— Begin Records for this task —

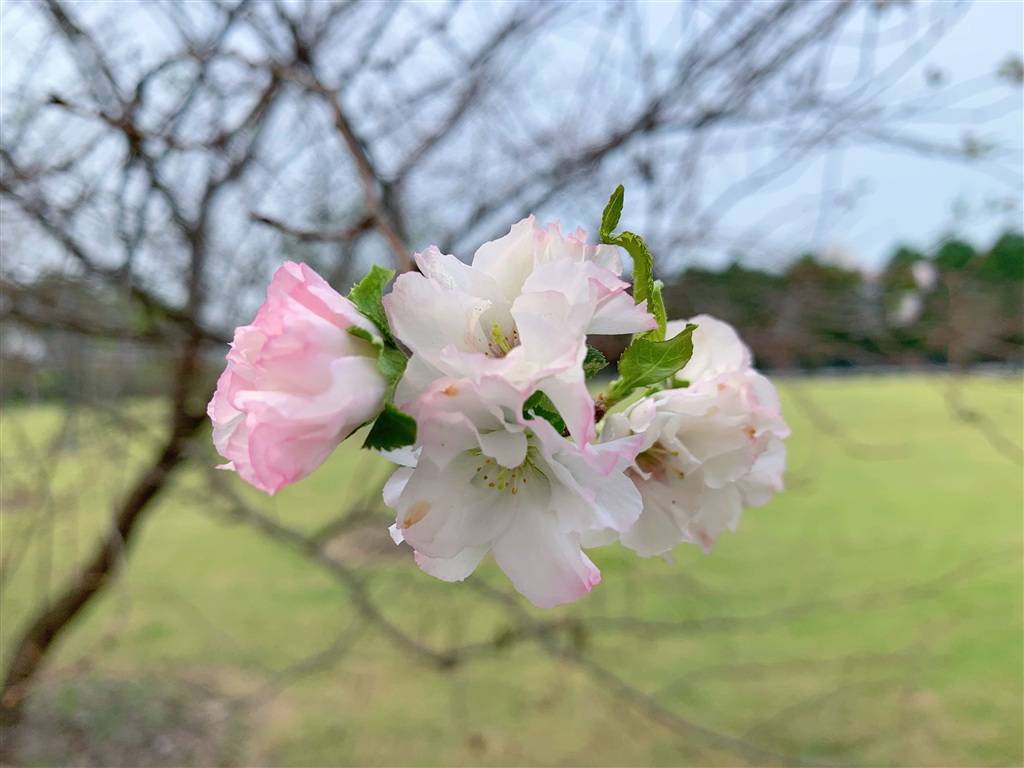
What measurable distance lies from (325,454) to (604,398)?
5.8 inches

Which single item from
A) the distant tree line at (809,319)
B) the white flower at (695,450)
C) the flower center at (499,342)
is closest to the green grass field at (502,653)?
the distant tree line at (809,319)

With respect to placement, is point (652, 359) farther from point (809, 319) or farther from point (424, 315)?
point (809, 319)

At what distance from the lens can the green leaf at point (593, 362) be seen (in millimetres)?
346

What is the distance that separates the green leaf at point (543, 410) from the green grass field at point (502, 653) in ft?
4.77

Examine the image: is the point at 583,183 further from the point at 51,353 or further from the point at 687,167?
the point at 51,353

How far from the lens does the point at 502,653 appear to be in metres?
2.43

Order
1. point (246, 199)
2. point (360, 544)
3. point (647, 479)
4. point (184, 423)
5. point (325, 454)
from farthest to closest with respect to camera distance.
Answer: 1. point (360, 544)
2. point (184, 423)
3. point (246, 199)
4. point (647, 479)
5. point (325, 454)

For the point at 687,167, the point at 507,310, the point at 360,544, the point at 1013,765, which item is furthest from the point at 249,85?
the point at 1013,765

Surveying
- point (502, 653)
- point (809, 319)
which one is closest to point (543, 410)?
point (809, 319)

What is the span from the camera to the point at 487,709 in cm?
300

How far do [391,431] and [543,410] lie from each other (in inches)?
2.5

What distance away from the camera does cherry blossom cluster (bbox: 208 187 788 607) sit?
0.30 metres

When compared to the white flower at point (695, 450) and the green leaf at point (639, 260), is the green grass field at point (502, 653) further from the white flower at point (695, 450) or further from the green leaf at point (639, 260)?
the green leaf at point (639, 260)

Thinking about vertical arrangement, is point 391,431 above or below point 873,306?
above
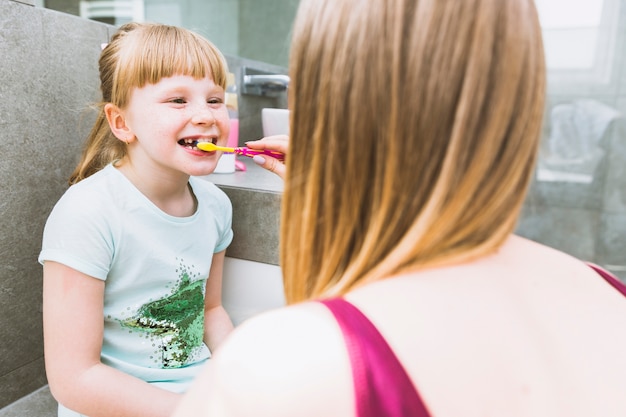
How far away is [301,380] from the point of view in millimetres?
279

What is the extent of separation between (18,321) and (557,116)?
5.76 ft

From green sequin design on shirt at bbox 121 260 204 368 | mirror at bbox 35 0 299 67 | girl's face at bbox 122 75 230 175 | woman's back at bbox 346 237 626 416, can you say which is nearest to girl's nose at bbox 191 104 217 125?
girl's face at bbox 122 75 230 175

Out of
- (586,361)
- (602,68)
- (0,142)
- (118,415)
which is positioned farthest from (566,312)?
(602,68)

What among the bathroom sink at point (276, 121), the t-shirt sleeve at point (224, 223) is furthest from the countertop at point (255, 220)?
the bathroom sink at point (276, 121)

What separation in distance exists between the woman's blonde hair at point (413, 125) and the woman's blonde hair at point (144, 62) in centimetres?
45

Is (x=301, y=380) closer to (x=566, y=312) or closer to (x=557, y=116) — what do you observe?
(x=566, y=312)

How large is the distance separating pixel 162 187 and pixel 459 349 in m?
0.62

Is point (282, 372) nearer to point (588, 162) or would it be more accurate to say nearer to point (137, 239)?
point (137, 239)

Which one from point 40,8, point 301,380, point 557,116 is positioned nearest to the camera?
point 301,380

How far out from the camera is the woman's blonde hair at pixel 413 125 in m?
0.32

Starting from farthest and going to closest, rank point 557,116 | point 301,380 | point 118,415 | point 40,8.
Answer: point 557,116, point 40,8, point 118,415, point 301,380

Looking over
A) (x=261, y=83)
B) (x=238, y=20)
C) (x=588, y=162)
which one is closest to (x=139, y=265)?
(x=261, y=83)

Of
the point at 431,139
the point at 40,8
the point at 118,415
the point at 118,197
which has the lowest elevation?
the point at 118,415

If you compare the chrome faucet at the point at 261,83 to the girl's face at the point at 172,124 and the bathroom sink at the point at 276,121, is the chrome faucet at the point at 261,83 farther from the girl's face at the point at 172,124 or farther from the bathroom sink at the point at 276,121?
the girl's face at the point at 172,124
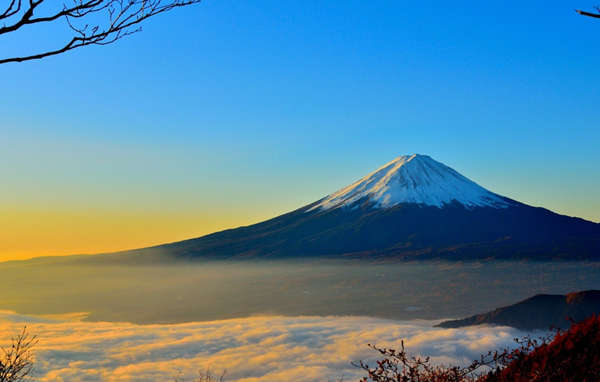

— End Records for this task —

_Exercise aim_
Reproduce the listing from the line containing "Which one from" through its final line, changing every "camera" to "lens" and leaving everything else the same. Omit any pictures.

_Output below_
Which one from point 40,8, point 301,380, point 557,116 is positioned nearest to the lens?
point 301,380

How far out from the lens is the woman's blonde hair at pixel 413 125 in m?
0.32

Starting from farthest and going to closest, rank point 557,116 | point 301,380 | point 118,415 | point 40,8.
Answer: point 557,116, point 40,8, point 118,415, point 301,380

Looking over
A) (x=261, y=83)
B) (x=238, y=20)
C) (x=588, y=162)
which one is closest to (x=139, y=265)?
(x=261, y=83)

Of
the point at 431,139
the point at 40,8
the point at 118,415
the point at 118,197
which has the lowest elevation?
the point at 118,415

If you compare the chrome faucet at the point at 261,83 to the girl's face at the point at 172,124 and the bathroom sink at the point at 276,121, is the chrome faucet at the point at 261,83 farther from the girl's face at the point at 172,124 or farther from the bathroom sink at the point at 276,121?
the girl's face at the point at 172,124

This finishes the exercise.